C'est aussi une révolution au sens astronomique car elle ne crée rien de nouveau : « c'est un modèle juridique archi-classique en droit d'auteur ». Le jeu du droit exclusif est restauré avec l'obtention de l'autorisation des titulaires de droit via des licences octroyées par les sociétés de gestion collective comme la Sacem.

La plus grande révolution selon lui est celle du « rôle des outils techniques de reconnaissance », rappelé par le conseiller d'Etat Jean-Philippe Mochon. Le rôle des mesures techniques de cette directive est « absolument central ce qui est tout à fait nouveau » et qui dévoile « la difficulté du droit seul à appréhender les situations nouvelles créées par le numérique ». Malheureusement, les guidelines de la Commission rendent les choses « infiniment plus complexes » notamment avec les notions autonomes de « best efforts » (lire encadré) et de « manifestement illicite ».

Finalement, cette directive met en balance les intérêts des titulaires de droits, des exploitants et des utilisateurs. Il est encore trop tôt pour savoir si l'équilibre est bon car on voit déjà que dans les transpositions il y a des distorsions qui apparaissent et que le rôle du juge est absolument considérable.

« Trouver un nouvel équilibre entre ces trois titulaires de droit était très compliqué, les ménages à trois c'est toujours difficile ! », conclut-il sur une note impertinente.

Obligation de moyen renforcée ou obligation de résultat ?

L'originalité du texte réside en ce que la charge de la preuve pèse sur les plateformes, qui doivent démontrer qu'elles ont mis en place les diligences nécessaires – les fameux « best efforts » cités dans la directive – pour s'assurer que les contenus diffusés respectent les droits d'auteur et la légalité.

La directive leur impose ainsi « des standards et diligences professionnelles très élevées » selon la professeure Alexandra Bendamoun, qui précise qu'il ne s'agit donc pas à proprement parler d'une obligation de résultat mais d'une « obligation de moyen renforcée dans laquelle la charge de la preuve incombe à celui sur laquelle elle repose ».

« Un juge sera-t-il saisi de la question de savoir si une plateforme a fait ses meilleurs efforts ? » interroge le professeur émérite Jérôme Huet (ancien directeur du Cejen) à l'adresse du représentant de la Sacem.
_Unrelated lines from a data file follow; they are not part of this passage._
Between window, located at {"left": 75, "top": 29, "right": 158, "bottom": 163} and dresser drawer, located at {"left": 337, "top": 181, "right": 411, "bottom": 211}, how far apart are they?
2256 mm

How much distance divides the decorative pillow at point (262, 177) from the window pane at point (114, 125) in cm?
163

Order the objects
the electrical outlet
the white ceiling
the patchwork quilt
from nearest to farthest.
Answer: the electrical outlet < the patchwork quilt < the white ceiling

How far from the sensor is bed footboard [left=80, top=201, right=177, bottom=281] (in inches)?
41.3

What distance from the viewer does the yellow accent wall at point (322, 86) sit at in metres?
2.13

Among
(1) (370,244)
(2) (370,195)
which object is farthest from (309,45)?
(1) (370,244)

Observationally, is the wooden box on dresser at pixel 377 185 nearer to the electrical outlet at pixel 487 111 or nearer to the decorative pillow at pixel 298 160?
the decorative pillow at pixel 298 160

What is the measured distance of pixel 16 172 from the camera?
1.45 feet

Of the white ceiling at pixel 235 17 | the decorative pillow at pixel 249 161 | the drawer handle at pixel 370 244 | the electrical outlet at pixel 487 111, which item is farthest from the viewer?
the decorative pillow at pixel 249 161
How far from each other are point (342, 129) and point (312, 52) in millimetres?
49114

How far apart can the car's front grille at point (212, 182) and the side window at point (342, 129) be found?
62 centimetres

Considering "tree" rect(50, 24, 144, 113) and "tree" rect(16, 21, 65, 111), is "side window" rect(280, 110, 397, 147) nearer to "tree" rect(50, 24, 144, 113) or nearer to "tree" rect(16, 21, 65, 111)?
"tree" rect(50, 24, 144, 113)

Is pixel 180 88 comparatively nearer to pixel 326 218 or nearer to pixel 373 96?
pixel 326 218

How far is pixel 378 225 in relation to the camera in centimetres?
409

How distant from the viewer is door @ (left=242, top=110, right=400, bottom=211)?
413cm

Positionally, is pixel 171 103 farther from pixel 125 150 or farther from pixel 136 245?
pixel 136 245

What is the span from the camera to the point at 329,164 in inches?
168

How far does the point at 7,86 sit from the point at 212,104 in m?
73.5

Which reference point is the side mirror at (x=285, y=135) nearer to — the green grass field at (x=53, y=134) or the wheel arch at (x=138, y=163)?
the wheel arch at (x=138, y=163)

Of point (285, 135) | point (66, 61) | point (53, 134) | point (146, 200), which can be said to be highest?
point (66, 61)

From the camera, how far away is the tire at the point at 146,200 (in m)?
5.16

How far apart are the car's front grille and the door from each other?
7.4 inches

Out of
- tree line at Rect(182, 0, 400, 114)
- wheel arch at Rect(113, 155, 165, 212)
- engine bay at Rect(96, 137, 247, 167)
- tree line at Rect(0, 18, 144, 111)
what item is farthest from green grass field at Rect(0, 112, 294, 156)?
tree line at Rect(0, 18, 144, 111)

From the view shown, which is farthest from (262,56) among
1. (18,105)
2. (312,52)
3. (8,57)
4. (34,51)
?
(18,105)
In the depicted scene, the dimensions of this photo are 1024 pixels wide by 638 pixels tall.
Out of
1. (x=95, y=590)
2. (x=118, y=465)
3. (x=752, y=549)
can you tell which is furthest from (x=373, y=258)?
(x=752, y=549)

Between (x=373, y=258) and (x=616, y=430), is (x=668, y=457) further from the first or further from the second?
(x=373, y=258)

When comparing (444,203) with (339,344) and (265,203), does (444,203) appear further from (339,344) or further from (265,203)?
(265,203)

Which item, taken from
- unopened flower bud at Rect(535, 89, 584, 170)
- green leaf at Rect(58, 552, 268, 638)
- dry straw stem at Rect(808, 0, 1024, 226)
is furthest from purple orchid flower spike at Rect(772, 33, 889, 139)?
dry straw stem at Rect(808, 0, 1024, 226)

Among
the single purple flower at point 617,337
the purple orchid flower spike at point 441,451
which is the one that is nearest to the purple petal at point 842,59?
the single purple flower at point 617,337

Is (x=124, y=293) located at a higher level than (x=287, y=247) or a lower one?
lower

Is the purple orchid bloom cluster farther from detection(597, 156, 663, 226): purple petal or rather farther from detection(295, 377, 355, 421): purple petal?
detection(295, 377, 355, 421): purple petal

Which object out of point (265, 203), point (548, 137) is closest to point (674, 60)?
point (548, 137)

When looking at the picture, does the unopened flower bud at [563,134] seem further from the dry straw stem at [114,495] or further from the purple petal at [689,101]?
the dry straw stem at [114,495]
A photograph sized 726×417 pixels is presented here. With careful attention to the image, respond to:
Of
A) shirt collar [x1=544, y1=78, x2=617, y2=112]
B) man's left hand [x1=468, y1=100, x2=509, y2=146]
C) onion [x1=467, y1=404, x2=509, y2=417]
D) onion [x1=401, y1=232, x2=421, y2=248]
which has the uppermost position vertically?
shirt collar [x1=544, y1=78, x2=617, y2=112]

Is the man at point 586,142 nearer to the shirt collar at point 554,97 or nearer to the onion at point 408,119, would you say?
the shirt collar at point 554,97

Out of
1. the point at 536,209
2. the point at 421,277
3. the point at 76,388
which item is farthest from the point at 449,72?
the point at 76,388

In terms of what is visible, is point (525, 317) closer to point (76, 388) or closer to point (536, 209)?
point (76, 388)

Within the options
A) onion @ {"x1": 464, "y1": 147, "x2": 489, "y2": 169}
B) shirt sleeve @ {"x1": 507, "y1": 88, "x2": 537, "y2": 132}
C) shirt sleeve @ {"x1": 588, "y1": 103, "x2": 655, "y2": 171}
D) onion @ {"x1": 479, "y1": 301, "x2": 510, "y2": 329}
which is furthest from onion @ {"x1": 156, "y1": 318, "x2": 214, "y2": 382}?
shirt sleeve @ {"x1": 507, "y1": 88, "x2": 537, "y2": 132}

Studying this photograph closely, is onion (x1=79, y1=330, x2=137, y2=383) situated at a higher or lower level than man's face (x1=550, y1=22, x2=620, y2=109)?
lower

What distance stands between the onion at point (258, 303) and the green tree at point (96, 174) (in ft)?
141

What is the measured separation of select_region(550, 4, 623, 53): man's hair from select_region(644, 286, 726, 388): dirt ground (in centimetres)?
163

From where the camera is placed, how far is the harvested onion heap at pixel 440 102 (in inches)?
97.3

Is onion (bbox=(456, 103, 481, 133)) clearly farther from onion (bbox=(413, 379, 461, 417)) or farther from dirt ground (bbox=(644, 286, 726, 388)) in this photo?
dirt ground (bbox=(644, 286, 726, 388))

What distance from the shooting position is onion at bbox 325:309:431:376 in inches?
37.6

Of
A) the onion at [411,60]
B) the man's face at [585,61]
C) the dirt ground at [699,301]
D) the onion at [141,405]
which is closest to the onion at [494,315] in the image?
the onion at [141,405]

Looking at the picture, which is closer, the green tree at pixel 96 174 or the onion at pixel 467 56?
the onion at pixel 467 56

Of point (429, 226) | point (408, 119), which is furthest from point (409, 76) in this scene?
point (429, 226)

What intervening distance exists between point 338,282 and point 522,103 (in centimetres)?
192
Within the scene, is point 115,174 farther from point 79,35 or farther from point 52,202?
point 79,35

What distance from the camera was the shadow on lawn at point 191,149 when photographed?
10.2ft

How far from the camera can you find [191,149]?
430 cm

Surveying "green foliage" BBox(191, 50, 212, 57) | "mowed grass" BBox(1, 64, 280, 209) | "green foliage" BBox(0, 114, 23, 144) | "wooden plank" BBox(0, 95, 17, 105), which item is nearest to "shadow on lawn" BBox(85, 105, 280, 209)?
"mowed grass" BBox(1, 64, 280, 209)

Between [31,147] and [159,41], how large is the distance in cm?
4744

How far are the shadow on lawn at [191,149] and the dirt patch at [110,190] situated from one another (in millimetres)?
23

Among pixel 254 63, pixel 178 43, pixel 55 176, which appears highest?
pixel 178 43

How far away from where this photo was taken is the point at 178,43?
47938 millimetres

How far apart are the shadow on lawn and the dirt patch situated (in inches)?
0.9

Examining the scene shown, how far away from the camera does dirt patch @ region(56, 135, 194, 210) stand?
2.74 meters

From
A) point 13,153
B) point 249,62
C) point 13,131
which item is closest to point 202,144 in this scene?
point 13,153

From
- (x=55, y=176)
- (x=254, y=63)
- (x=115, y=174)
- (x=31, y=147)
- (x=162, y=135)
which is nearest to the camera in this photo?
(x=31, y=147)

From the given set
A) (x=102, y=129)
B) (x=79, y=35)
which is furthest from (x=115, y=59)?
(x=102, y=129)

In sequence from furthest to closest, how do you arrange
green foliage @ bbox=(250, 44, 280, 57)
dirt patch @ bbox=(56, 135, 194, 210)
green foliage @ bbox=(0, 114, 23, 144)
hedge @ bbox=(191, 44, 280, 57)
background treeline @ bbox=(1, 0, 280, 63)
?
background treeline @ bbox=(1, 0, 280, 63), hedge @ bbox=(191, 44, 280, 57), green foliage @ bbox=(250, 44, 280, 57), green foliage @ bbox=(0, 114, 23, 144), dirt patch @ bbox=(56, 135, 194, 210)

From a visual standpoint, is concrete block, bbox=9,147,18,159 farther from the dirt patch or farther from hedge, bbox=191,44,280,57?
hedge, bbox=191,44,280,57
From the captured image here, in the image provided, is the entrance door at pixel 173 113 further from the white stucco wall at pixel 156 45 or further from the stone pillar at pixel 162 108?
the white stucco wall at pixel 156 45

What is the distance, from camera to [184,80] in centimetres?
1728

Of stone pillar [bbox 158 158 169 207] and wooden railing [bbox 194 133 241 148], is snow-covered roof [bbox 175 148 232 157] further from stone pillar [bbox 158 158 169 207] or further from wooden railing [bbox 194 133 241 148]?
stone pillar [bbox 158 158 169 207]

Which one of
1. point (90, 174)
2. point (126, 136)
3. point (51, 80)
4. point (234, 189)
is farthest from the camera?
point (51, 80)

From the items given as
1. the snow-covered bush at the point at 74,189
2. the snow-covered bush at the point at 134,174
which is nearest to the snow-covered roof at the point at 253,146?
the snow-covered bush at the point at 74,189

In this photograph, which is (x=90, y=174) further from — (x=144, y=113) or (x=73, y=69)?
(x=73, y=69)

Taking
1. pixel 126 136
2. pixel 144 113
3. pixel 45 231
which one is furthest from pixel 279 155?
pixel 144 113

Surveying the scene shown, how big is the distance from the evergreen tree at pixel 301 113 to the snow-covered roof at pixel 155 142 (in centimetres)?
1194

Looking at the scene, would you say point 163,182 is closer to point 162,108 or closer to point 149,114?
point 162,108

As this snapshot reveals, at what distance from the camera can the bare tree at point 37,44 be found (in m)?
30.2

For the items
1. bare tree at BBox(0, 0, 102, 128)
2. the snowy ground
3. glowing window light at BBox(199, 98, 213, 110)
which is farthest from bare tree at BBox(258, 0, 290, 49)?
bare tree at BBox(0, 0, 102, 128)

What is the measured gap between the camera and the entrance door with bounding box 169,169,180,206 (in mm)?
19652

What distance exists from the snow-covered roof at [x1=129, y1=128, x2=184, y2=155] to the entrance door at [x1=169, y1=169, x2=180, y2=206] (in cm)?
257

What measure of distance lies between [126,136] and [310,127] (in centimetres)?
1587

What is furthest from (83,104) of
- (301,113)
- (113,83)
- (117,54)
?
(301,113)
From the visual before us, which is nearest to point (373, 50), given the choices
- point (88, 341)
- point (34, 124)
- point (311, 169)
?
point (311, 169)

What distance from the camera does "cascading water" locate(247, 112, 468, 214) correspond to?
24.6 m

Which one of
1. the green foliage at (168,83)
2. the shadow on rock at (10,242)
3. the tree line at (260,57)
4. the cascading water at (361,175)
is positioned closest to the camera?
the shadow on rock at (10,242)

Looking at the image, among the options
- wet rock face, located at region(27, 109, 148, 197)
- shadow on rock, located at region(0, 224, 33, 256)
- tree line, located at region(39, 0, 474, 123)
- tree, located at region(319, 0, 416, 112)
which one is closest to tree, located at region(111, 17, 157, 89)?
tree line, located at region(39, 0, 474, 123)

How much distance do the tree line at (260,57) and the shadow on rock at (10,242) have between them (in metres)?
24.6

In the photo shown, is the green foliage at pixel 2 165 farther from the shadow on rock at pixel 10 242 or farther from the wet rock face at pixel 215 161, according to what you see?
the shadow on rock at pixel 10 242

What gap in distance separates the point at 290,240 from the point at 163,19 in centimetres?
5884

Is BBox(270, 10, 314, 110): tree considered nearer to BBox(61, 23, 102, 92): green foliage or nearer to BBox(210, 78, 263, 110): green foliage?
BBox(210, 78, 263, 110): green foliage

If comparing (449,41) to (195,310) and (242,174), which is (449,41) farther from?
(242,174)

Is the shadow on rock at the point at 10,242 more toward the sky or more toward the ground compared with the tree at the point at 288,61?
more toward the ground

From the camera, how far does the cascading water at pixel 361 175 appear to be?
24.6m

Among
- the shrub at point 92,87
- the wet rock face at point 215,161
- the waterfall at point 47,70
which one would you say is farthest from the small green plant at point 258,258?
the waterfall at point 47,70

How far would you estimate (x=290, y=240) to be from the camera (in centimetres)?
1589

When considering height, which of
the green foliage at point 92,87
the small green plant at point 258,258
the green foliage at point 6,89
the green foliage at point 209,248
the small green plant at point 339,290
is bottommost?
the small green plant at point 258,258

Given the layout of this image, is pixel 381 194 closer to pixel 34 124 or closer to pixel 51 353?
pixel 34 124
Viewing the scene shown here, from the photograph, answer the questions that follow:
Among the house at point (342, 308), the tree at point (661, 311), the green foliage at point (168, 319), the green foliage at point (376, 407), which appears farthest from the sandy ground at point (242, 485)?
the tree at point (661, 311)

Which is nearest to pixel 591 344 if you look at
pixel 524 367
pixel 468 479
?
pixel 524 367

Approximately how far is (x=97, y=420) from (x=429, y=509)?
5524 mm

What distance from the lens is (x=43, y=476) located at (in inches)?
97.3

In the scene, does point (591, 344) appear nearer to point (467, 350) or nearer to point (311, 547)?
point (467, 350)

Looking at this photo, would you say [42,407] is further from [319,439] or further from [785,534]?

Ce dernier lui répond « bien sûr ».

En outre, la directive impose une obligation de résultat « encore plus problématique » dans l'article 17-7 sur la question de la sauvegarde des données et de la mise en ligne des contenus, selon le conseiller d'Etat Jean-Philippe Mochon, qui n'est d'ailleurs « pas une véritable obligation de résultat » selon le représentant de la Sacem. Pour ces deux juristes, ce point précis révèle que les rédacteurs du texte « ne sont clairement pas des praticiens français ».